Karl - I hate to be the one to ask you this but what visa to you plan to use?


----------



## Davis1 (Feb 20, 2009)

have you ever been to Detroit 

its the most depressed city .. totally bankrupt in 203
According to Forbes Magazine, Detroit was the most dangerous city in the United States in 2012 for the fourth year


----------



## JoeyJoJo! (Jun 25, 2013)

It's not going to happen. You may be intelligent people but there is nothing from you story that can get you into America unless you have a load of cash to spend.


----------



## sharbuck (Dec 10, 2013)

Laughing hysterically at your comment about Detroit. You build, they rob you. You give, they will take. You will need to be fearful each and every day that you don't get shot and if that isn't enough, the US, State and Local governments will tax and regulate you out of your business. 

We saw such a difference in America that we left and have plans to return.


----------



## cschrd2 (Oct 31, 2011)

Must say people are very negative about Detroit, however it has lots of suburban area that are nice and safe.

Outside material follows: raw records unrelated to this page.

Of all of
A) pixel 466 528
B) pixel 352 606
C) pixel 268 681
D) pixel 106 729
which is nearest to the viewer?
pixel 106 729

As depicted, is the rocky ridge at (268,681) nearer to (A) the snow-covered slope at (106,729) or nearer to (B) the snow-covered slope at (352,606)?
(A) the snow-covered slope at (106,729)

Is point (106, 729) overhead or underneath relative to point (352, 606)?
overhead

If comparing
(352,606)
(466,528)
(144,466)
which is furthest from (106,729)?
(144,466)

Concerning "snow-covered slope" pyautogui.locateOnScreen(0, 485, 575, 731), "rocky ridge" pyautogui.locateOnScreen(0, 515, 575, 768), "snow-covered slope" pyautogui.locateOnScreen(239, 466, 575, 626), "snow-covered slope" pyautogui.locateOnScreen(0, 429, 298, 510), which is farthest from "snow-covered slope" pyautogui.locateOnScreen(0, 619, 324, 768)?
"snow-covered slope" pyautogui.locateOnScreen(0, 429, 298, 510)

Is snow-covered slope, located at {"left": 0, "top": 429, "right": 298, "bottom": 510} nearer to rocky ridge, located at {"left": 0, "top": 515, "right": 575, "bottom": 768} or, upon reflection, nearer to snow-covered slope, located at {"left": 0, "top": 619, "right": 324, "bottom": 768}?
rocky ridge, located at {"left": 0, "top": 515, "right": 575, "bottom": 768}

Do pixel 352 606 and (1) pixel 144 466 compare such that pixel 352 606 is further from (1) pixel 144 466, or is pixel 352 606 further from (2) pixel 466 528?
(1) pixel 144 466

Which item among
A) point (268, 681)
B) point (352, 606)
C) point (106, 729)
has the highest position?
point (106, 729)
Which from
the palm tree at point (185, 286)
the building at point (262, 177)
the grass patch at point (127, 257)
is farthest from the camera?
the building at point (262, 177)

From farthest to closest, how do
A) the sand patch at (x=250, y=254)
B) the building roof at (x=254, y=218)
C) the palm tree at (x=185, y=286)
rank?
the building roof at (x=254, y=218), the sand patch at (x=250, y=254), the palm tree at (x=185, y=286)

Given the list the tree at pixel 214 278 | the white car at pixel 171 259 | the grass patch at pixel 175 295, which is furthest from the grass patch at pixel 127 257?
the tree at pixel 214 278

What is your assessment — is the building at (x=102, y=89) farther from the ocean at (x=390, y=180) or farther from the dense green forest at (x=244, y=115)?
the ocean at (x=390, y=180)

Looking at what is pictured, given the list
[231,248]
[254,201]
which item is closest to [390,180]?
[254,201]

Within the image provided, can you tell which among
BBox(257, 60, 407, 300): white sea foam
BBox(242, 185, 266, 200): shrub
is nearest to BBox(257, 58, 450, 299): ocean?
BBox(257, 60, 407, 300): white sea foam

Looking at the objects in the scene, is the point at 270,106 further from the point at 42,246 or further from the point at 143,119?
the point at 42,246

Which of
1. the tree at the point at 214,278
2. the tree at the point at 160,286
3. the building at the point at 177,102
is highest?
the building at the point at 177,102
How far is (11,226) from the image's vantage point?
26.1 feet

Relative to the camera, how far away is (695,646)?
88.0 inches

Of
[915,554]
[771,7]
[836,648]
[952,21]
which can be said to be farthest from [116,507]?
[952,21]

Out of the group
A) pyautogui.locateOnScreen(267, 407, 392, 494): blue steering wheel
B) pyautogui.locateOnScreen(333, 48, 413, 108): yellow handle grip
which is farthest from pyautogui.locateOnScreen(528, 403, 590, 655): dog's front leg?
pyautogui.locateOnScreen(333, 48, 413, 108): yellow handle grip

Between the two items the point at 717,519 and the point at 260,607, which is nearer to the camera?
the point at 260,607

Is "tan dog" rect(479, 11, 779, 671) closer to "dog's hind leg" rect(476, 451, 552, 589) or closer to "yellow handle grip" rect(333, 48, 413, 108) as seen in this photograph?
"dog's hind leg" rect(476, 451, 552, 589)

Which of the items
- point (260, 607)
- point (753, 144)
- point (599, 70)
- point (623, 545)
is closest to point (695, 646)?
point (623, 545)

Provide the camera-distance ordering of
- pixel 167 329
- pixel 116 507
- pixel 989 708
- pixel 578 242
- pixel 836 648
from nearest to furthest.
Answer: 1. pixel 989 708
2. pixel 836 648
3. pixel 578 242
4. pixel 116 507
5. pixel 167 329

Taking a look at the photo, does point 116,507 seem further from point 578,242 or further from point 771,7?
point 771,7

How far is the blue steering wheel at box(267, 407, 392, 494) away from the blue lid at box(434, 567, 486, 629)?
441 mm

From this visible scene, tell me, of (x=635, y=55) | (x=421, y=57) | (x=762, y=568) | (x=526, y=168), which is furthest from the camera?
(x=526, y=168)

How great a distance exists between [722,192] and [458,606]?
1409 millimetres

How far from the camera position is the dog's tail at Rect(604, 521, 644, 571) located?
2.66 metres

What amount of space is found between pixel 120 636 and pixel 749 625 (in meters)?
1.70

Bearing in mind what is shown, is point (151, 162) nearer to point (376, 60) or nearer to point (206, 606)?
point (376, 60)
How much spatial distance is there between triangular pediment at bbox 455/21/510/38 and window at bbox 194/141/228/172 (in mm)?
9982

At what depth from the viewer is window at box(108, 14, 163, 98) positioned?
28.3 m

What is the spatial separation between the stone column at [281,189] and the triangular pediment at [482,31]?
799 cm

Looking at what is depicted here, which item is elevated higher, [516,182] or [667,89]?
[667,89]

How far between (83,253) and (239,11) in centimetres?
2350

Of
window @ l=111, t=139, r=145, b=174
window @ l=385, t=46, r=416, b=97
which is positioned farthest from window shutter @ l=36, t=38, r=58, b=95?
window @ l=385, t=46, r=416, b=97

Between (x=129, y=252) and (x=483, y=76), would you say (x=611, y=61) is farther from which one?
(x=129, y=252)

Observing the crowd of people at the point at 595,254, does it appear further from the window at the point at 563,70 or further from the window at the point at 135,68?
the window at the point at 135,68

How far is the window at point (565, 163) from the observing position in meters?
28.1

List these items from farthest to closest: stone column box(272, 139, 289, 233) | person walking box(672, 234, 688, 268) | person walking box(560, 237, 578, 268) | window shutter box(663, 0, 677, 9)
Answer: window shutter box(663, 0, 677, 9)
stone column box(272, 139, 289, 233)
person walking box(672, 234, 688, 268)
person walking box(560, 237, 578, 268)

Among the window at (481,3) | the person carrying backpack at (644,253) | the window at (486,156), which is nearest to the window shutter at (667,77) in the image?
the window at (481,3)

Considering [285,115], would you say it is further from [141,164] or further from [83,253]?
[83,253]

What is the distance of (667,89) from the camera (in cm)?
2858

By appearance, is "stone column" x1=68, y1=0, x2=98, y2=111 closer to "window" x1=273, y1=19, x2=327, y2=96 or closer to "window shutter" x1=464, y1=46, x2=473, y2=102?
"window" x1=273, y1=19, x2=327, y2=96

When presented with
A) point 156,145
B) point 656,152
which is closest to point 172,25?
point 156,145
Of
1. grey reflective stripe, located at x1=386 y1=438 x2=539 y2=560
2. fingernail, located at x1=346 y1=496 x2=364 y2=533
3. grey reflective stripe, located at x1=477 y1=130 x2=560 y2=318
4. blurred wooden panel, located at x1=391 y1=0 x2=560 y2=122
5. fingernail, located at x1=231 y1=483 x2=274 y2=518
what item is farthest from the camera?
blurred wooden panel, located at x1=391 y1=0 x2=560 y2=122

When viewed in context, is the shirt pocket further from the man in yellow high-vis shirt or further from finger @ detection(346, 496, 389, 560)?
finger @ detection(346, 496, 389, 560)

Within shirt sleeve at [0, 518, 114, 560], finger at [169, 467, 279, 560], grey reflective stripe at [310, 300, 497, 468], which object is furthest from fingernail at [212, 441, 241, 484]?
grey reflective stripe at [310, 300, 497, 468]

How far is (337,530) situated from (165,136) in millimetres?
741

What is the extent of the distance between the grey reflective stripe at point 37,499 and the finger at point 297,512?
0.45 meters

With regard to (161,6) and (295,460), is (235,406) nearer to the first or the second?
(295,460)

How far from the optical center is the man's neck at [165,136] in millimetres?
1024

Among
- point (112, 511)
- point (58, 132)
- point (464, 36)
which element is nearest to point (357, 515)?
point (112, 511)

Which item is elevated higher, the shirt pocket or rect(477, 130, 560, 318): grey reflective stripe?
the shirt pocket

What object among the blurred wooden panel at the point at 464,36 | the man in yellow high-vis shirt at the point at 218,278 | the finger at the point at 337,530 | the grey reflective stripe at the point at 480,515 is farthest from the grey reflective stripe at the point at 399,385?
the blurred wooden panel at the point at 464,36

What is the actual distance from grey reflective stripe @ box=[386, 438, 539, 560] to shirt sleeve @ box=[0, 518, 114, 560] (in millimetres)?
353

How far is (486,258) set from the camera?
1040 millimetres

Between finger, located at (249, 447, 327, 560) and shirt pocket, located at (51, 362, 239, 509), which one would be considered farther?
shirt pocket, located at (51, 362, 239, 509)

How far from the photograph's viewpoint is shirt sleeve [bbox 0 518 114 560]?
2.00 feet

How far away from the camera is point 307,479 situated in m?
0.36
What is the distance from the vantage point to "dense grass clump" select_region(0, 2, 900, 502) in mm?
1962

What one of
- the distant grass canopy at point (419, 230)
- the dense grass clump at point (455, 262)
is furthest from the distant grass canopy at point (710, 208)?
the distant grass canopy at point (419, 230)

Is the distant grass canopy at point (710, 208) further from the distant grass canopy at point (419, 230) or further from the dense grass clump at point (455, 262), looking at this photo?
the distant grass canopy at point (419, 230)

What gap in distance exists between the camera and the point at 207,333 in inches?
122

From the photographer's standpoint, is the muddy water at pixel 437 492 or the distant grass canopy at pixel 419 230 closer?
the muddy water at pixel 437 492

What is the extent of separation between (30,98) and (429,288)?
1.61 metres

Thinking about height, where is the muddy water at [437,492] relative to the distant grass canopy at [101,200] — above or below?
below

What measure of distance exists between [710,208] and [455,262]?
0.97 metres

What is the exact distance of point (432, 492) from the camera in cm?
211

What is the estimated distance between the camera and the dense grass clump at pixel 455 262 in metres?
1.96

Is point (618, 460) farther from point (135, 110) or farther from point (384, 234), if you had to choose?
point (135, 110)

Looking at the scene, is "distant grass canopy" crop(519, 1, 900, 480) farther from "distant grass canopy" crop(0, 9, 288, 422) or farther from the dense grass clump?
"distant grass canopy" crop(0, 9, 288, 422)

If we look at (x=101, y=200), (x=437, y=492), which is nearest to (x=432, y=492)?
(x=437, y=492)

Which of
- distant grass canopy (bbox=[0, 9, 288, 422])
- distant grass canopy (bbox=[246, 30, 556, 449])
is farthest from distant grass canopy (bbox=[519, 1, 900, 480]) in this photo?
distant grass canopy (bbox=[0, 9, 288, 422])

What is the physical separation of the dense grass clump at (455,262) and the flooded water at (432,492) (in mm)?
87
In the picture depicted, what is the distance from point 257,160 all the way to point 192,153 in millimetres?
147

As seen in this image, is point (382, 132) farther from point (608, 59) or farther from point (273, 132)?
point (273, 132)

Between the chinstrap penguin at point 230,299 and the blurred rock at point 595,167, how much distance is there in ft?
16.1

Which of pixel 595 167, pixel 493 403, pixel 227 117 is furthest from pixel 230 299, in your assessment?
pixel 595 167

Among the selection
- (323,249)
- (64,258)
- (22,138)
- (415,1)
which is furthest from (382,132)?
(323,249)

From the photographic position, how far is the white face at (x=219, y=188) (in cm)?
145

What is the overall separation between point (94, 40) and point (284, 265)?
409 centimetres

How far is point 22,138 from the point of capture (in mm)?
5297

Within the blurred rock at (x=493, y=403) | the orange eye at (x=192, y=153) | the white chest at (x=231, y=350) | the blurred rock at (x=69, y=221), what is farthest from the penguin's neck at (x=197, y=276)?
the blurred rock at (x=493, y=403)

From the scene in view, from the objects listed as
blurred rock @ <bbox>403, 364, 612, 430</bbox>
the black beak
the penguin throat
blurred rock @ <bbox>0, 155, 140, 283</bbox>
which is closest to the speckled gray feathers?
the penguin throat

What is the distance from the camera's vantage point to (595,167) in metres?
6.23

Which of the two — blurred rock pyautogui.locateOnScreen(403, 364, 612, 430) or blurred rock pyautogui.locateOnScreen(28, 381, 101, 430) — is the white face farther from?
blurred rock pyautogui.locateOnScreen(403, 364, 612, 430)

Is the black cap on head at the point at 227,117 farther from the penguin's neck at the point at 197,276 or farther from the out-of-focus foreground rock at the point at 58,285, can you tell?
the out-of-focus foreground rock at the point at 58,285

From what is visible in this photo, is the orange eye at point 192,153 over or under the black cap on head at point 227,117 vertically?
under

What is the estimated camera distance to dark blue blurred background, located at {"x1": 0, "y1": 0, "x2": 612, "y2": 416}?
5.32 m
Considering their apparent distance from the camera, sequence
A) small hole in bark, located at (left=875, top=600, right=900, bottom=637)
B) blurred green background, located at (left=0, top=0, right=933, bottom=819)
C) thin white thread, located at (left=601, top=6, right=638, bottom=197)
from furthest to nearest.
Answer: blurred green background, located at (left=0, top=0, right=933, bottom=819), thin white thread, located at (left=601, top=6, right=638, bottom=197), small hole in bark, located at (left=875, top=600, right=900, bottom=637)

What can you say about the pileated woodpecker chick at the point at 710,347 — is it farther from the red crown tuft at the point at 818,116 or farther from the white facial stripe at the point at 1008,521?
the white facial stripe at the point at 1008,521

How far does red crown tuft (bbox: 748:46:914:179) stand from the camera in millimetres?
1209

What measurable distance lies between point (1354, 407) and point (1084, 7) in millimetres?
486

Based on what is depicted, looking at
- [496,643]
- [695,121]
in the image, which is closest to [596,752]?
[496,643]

Our offices are in Birmingham and that's quite OK. I have friends living in Novi and Farmington hills also good. Think its just a matter of where you are. 
I am relocating to the bay area and never realized that Oakland is also one of the most dangerous area in the US although I visit there almost once every 6 weeks.
For your actual question I would start looking at postings to see many vacancies there are in certain area you like to apply (or check how many businesses there are in the area you want to start) moving from there. Also focus on low cost area (Detroit would surely quality but also nicer places).
Good luck


----------



## Davis1 (Feb 20, 2009)

another Detroit tit bit ... one in every 3 pregnancies is terminated


----------



## AmandaL (Feb 20, 2009)

I moved to Detroit January 2013 and live in the city. We love it! My husband works downtown and we live at 7 mile. My husband takes the bus to work, we walk in our neighborhood and still have not been robbed, burgled, shot or otherwise threatened.. I applaud your mentality to try to and help a city grow - that is the reason we chose to live and work in Detroit. 

With regards to actually getting to the states, your visa might be an issue.


----------



## AmandaL (Feb 20, 2009)

And Davis1, what does the abortion statistic matter? As far as I see, it means that young women are choosing to be responsible and taking the hard decision to end a pregnancy rather than continue with it and bring a child into the world that they cannot afford / don't want.


----------



## Davis1 (Feb 20, 2009)

AmandaL said:


> And Davis1, what does the abortion statistic matter? As far as I see, it means that young women are choosing to be responsible and taking the hard decision to end a pregnancy rather than continue with it and bring a child into the world that they cannot afford / don't want.


we obviously see things very differently


----------



## twostep (Apr 3, 2008)

Folks - if you want to discuss Rowe v. Wade please do so in the "lounge" . Thank you.


----------



## Pallykin (Mar 30, 2014)

> And Davis1, what does the abortion statistic matter? As far as I see, it means that young women are choosing to be responsible and taking the hard decision to end a pregnancy rather than continue with it and bring a child into the world that they cannot afford / don't want.


Detroit has a lot of poverty.


----------